**Extract to read**
Lea ( ), Cottam, and Lea Town are villages in the City of Preston, Lancashire, England.  Together they form the civil parish of Lea, which has a population of 5,962. In 2011, the population increased to 6157.

Geography
The area is an electoral ward with Preston, represented by three councillors; the area is part of Fylde constituency.

Council
Lea and Cottam form Lea Ward of Preston City council, currently represented by three Conservative councillors, and together with Ingol forms Preston West division of Lancashire County Council, represented by one councillor, currently a Liberal Democrat

Community
The area is represented by Lea and Cottam Parish Council. Cottam is a former farming community now almost entirely consisting of new build housing.

Lea is also the name given to two areas of the western extremities of Preston; Lea Town (a village, despite its name) on the Fylde border, which had a population of 291 in 2011, and the suburban sprawl of Lea along the Blackpool Road through the city.

**Exercise set**
- A) Answer these questions from the Lea passage:
(i) What was the population of Lea Town in 2011?
(ii) Which constituency is the area part of?
(iii) What kind of community was Cottam formerly?
- B) Please copy the records word for word, starting at the line that contains "In this photograph, is" and ending at the end of the records. Leave the pictures out of your answer.
The records have no connection to the Lea passage.

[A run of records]
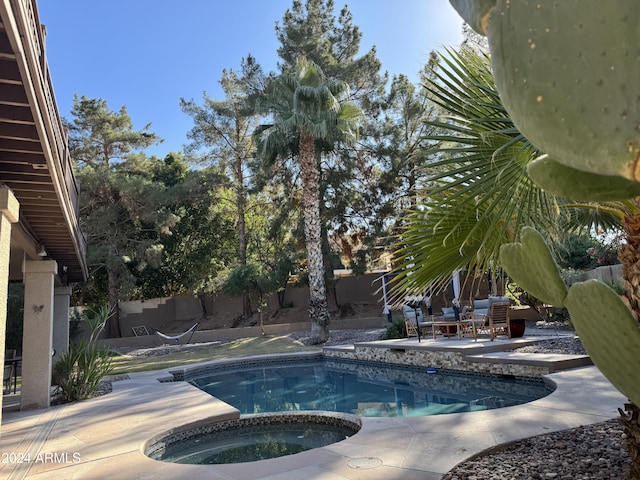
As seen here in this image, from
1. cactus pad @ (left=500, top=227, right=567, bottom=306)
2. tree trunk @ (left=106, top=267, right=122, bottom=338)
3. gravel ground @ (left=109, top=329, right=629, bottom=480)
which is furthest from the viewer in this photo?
tree trunk @ (left=106, top=267, right=122, bottom=338)

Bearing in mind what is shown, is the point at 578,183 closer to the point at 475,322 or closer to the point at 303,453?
the point at 303,453

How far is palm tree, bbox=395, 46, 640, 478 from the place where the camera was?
2.30 meters

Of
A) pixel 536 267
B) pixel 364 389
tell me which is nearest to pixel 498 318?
pixel 364 389

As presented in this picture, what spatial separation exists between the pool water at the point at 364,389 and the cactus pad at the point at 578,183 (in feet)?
20.6

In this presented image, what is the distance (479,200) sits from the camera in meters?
2.71

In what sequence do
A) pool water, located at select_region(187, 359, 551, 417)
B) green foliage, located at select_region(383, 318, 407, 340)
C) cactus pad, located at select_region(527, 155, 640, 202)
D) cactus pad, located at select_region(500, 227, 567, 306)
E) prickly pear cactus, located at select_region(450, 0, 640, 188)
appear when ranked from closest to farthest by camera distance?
prickly pear cactus, located at select_region(450, 0, 640, 188) < cactus pad, located at select_region(527, 155, 640, 202) < cactus pad, located at select_region(500, 227, 567, 306) < pool water, located at select_region(187, 359, 551, 417) < green foliage, located at select_region(383, 318, 407, 340)

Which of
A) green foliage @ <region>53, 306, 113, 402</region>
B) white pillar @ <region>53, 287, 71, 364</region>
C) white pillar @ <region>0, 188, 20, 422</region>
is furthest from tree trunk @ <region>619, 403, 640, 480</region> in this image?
white pillar @ <region>53, 287, 71, 364</region>

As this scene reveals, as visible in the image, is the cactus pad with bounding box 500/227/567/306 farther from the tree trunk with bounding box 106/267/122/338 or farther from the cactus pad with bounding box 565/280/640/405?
the tree trunk with bounding box 106/267/122/338

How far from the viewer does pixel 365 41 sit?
71.4ft

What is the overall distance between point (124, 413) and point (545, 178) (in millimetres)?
6632

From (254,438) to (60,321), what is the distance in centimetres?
653

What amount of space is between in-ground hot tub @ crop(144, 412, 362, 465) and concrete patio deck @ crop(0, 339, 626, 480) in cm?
16

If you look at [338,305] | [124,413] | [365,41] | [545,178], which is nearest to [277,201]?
[338,305]

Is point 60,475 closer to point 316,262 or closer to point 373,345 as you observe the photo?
point 373,345
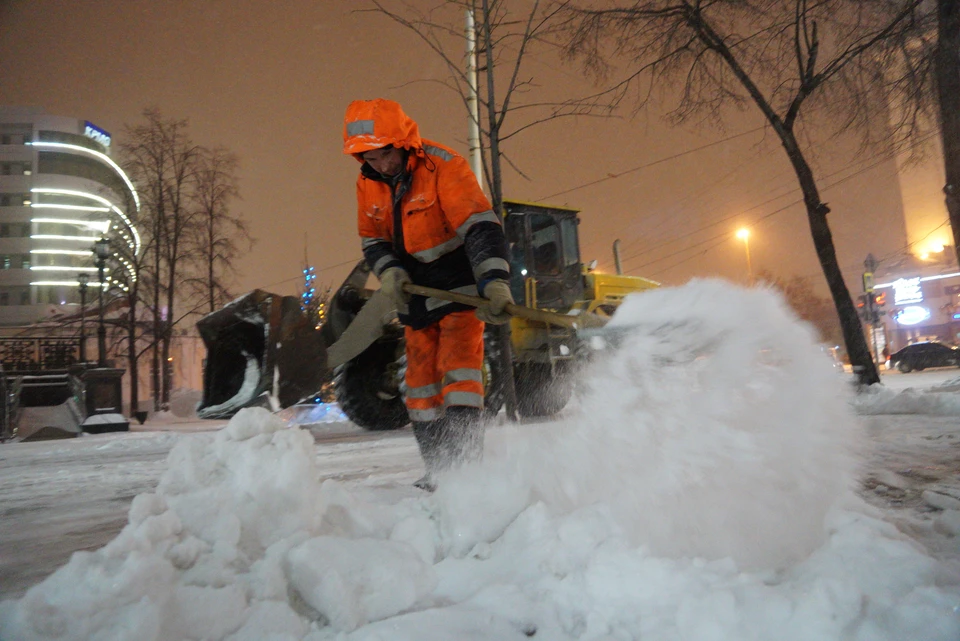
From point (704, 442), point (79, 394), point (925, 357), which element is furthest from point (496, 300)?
point (925, 357)

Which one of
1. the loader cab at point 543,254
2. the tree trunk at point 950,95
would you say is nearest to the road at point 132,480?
the loader cab at point 543,254

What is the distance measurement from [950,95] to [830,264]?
11.1 ft

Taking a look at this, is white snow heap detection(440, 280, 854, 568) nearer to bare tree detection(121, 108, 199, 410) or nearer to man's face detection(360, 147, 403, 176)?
man's face detection(360, 147, 403, 176)

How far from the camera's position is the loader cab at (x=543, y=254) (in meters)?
8.29

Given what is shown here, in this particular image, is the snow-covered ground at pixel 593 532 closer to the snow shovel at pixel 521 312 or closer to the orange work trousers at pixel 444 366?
the snow shovel at pixel 521 312

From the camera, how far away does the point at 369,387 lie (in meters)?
7.39

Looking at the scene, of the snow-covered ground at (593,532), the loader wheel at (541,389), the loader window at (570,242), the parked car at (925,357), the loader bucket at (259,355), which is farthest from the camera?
the parked car at (925,357)

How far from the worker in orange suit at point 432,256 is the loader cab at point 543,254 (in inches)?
186

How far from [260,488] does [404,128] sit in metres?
1.80

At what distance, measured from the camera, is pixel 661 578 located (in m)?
1.77

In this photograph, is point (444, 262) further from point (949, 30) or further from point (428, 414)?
point (949, 30)

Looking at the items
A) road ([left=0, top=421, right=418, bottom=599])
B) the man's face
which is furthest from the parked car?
the man's face

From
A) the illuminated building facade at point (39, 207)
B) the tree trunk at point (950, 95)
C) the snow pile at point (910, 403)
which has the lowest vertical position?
the snow pile at point (910, 403)

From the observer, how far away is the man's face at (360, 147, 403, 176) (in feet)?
10.4
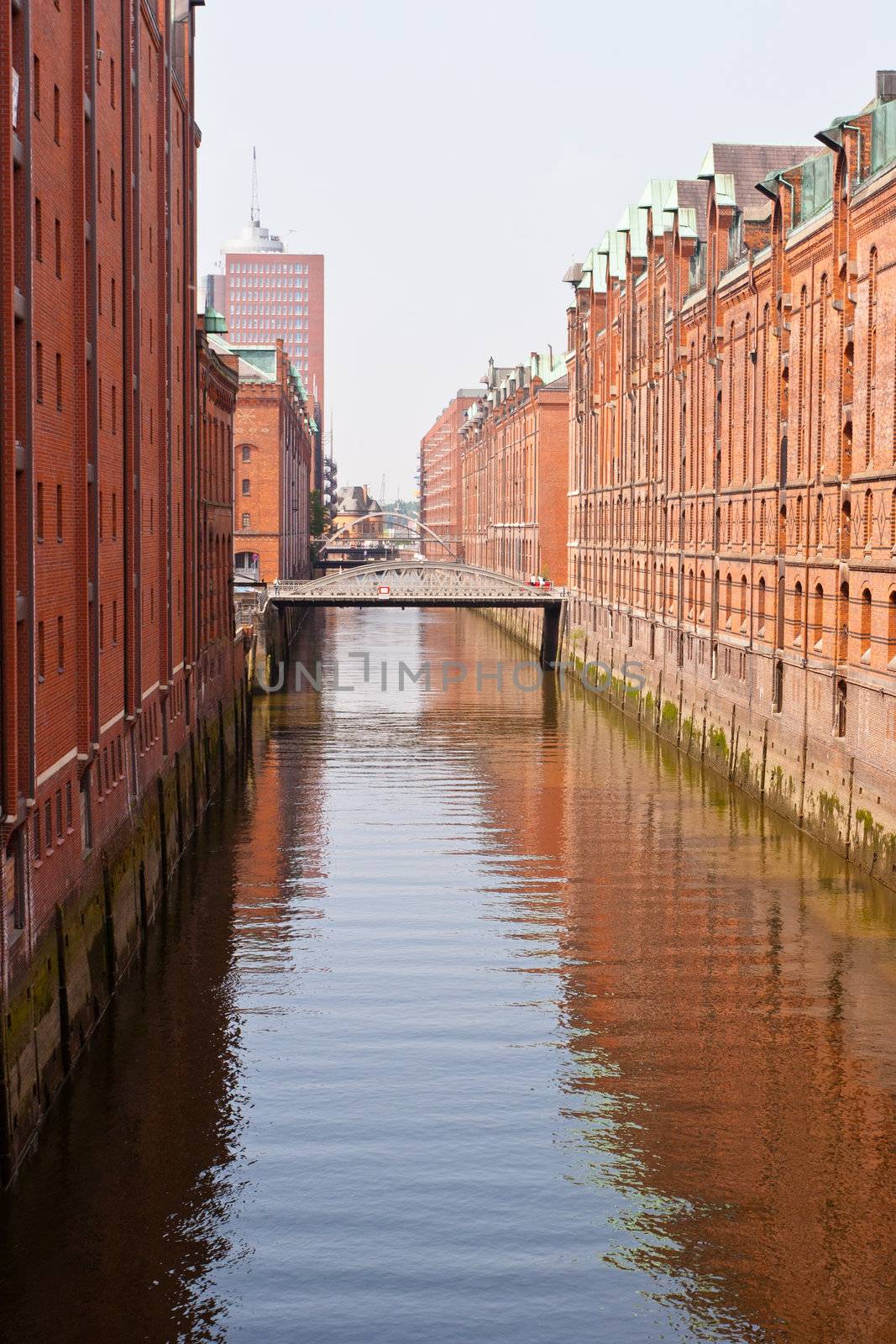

**Answers in order**
- A)
(i) 291
(ii) Fylde
(iii) A farming community

- B)
In this photograph, is point (444, 262) further from point (949, 30) or further from point (428, 414)?
point (949, 30)

Looking at the items
A) road ([left=0, top=421, right=418, bottom=599])
B) the man's face
which is furthest from the parked car?
the man's face

From
A) the illuminated building facade at point (39, 207)
B) the tree trunk at point (950, 95)
C) the snow pile at point (910, 403)
which has the lowest vertical position?
the snow pile at point (910, 403)

From the observer, how far away is the man's face at (360, 147, 403, 176) (in feet)?
10.4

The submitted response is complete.